Continuous batching — processes multiple requests simultaneously for maximum GPU utilization
PagedAttention — memory-efficient KV cache (similar to vLLM)
Tensor parallelism — spread a model across multiple GPUs
Speculative decoding — use a small draft model to generate candidate tokens, verified by the main model
Structured outputs — grammar-constrained generation for reliable JSON output
OpenAI-compatible API

# Self-host TGI via Docker
docker run --gpus all -p 8080:80 \
  -v $HOME/.cache/huggingface:/data \
  ghcr.io/huggingface/text-generation-inference:latest \
  --model-id mistralai/Mistral-7B-Instruct-v0.3

# Query the server (OpenAI-compatible)
curl http://localhost:8080/v1/chat/completions \
  -H "Content-Type: application/json" \
  -d '{"model": "tgi", "messages": [{"role": "user", "content": "Hello"}]}'

Text Embeddings Inference (TEI)

TEI is TGI's companion for embedding models. It serves models like BAAI/bge-large-en-v1.5 or sentence-transformers/all-MiniLM-L6-v2 at high throughput — useful for RAG pipelines that need to embed millions of documents.
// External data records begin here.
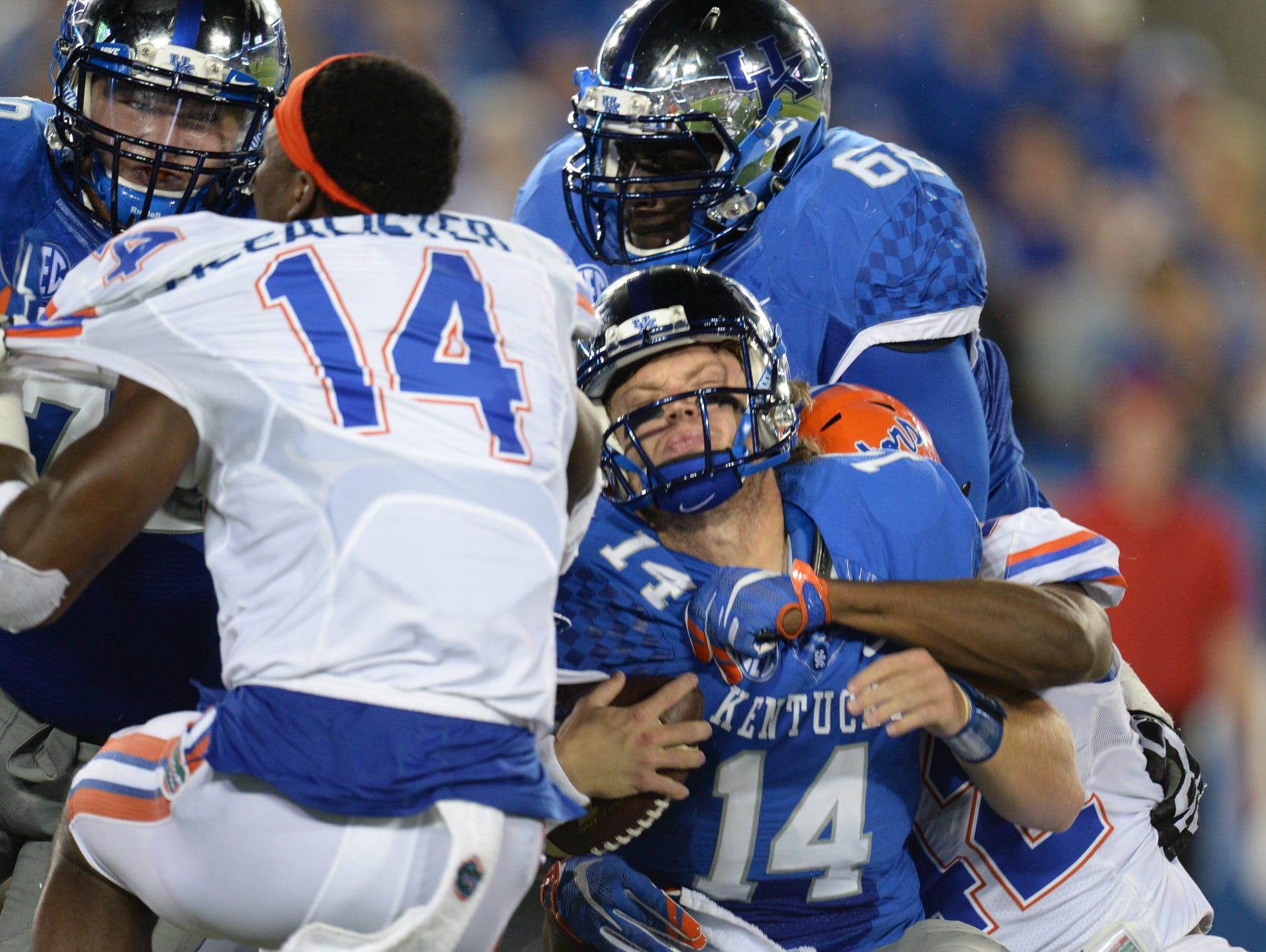 UK QB Patrick Towles is sacked during the first half of the University of Kentucky - Florida football game at Commonwealth Stadium in Lexington, Ky., on Saturday, September 19, 2015.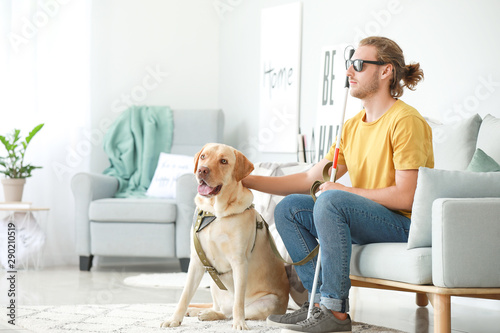 Tablou Canvas Blind young man with guide dog at home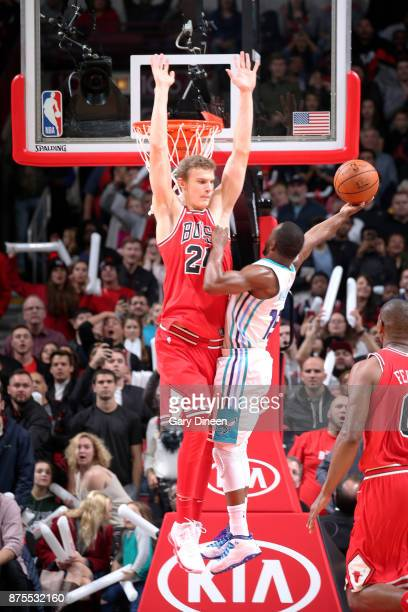 Lauri Markkanen of the Chicago Bulls contests the shot of Kemba Walker of the Charlotte Hornets on November 17 2017 at the United Center in Chicago...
# Self-host TEI via Docker
docker run --gpus all -p 8080:80 \
  -v $HOME/.cache/huggingface:/data \
  ghcr.io/huggingface/text-embeddings-inference:latest \
  --model-id BAAI/bge-large-en-v1.5

When to Use Each

Free Inference API

Testing a model quickly
Educational projects
Infrequent, low-volume use

Serverless Endpoints

Production with variable/bursty traffic
Cost-sensitive with acceptable cold starts
Private fine-tuned model serving

Dedicated Endpoints

Consistent low-latency SLA required
High-throughput production serving
Regulatory requirement for dedicated resources

TGI / TEI self-hosted

Data sovereignty — model never leaves your infra
Maximum cost control at scale
Custom modifications to serving logic

Checklist: Do You Understand This?

Can you call the free Inference API with a Python requests call?
Do you know when to use Serverless vs Dedicated Endpoints?
Can you explain what TGI is and why it's faster than naive inference?
Do you know the difference between TGI (text generation) and TEI (embeddings)?